### Problem
Nothing but the records, transcribed verbatim and stripped of images, should appear in the answer.

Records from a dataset
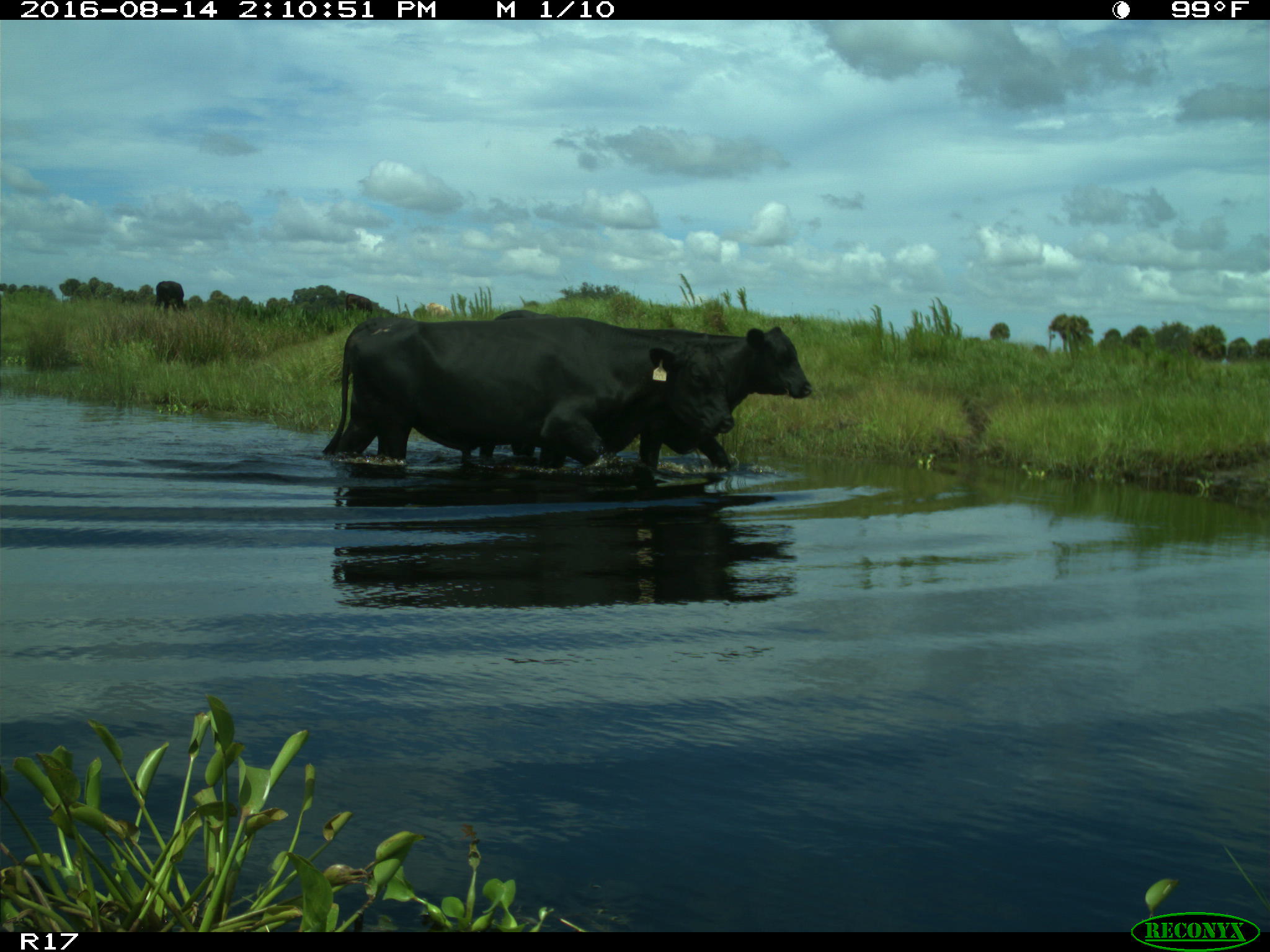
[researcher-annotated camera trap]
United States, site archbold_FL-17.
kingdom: Animalia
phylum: Chordata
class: Mammalia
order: Artiodactyla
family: Bovidae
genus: Bos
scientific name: Bos taurus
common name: domestic cow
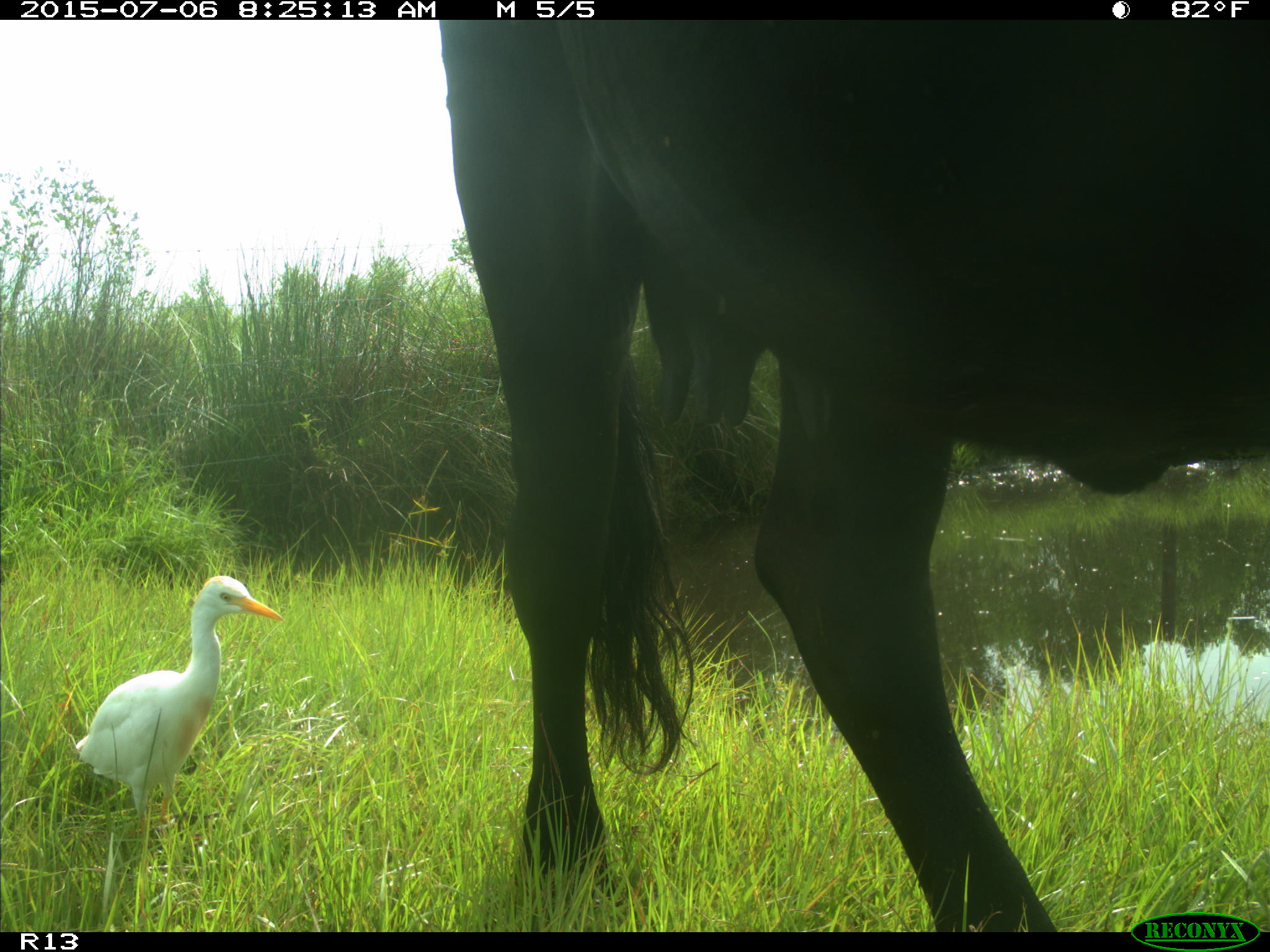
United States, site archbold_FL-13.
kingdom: Animalia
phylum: Chordata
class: Mammalia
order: Artiodactyla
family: Bovidae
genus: Bos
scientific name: Bos taurus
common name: domestic cow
Bos taurus (domestic cow).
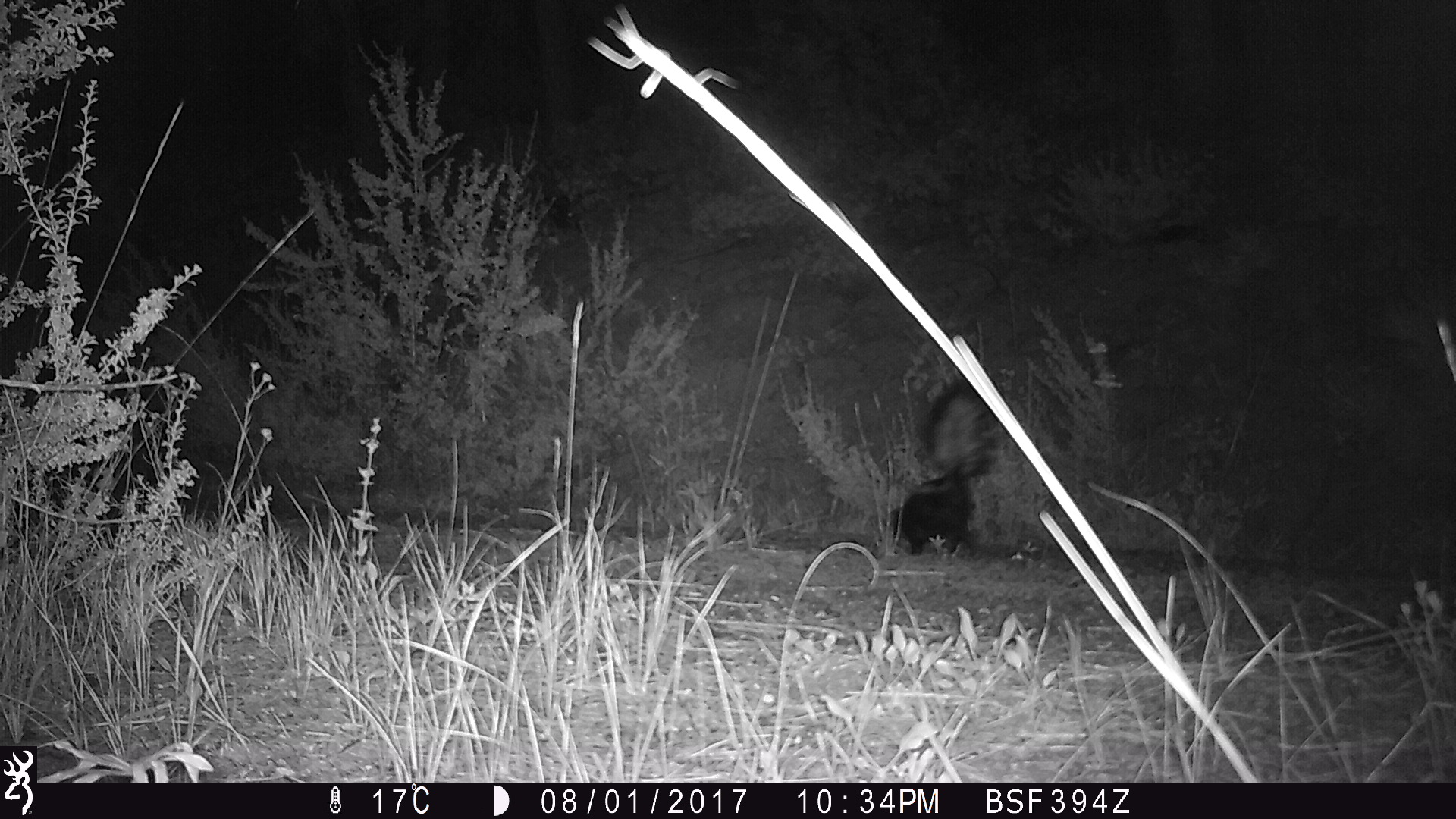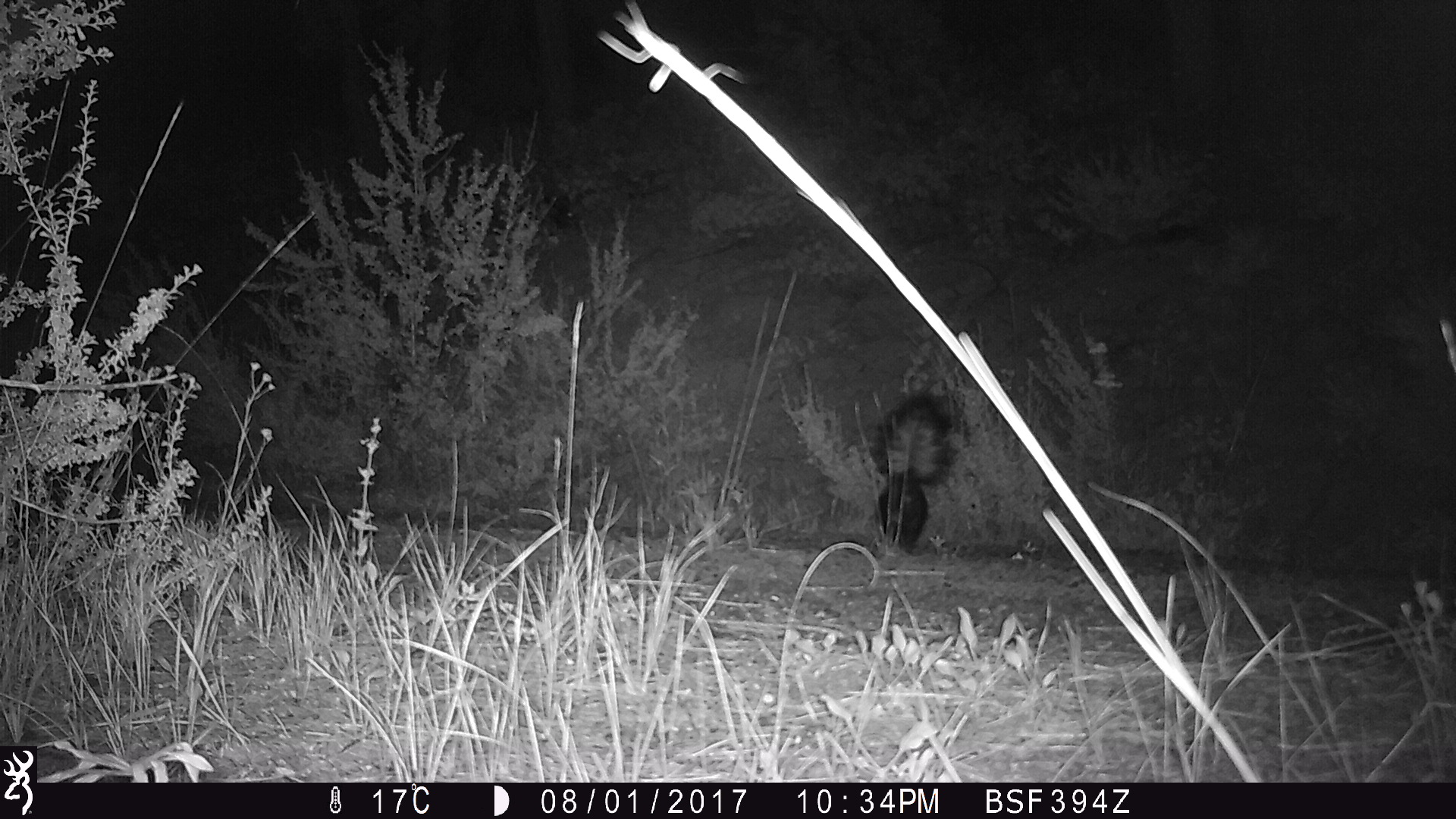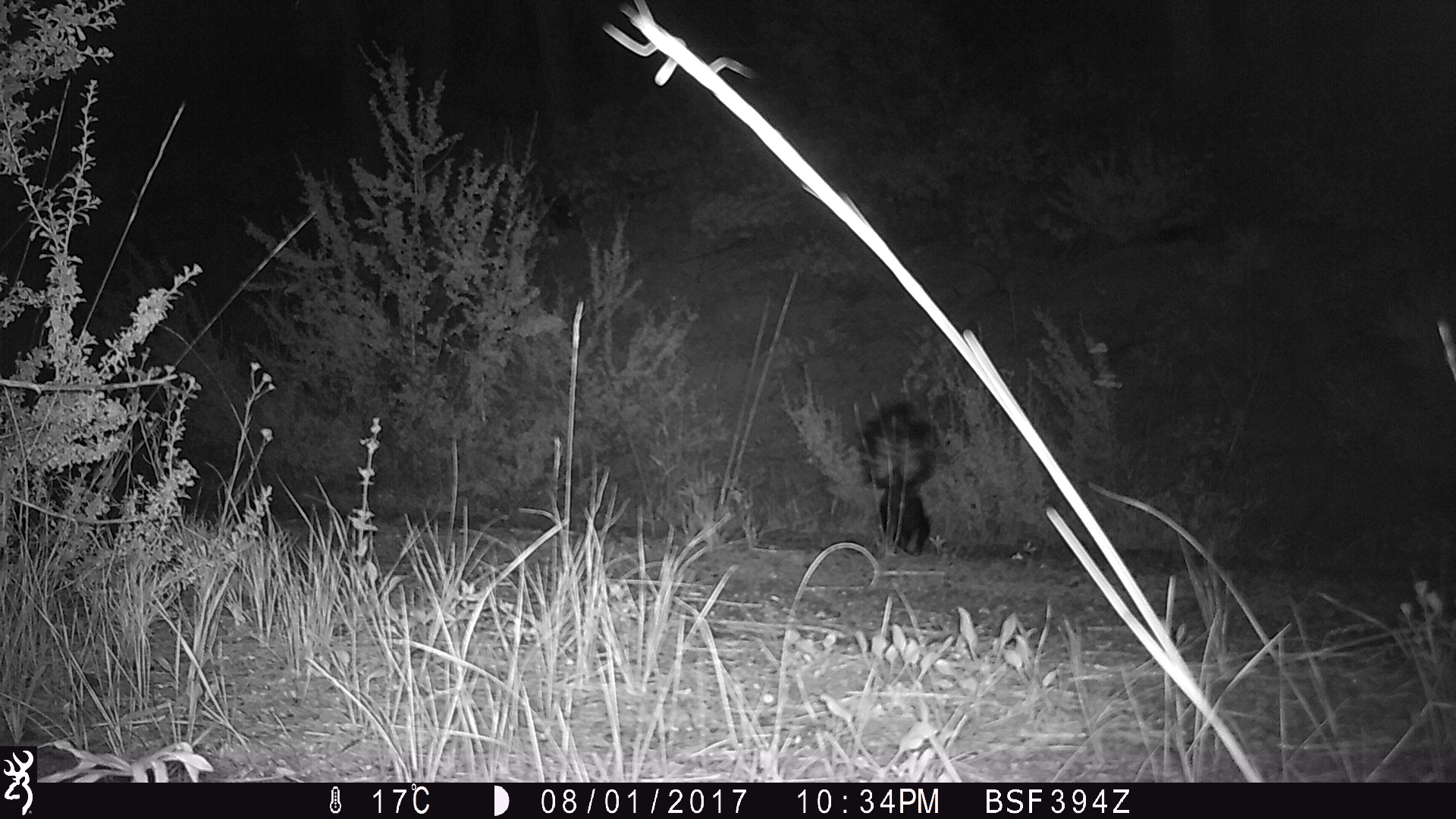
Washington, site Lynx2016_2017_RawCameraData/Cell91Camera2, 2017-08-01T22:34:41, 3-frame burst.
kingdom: Animalia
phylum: Chordata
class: Mammalia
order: Carnivora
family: Mephitidae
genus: Mephitis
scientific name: Mephitis mephitis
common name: striped skunk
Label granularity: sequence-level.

### Result of this task
[researcher-annotated camera trap]
United States, site archbold_FL-17.
kingdom: Animalia
phylum: Chordata
class: Mammalia
order: Artiodactyla
family: Bovidae
genus: Bos
scientific name: Bos taurus
common name: domestic cow
United States, site archbold_FL-13.
kingdom: Animalia
phylum: Chordata
class: Mammalia
order: Artiodactyla
family: Bovidae
genus: Bos
scientific name: Bos taurus
common name: domestic cow
Bos taurus (domestic cow).
Washington, site Lynx2016_2017_RawCameraData/Cell91Camera2, 2017-08-01T22:34:41, 3-frame burst.
kingdom: Animalia
phylum: Chordata
class: Mammalia
order: Carnivora
family: Mephitidae
genus: Mephitis
scientific name: Mephitis mephitis
common name: striped skunk
Label granularity: sequence-level.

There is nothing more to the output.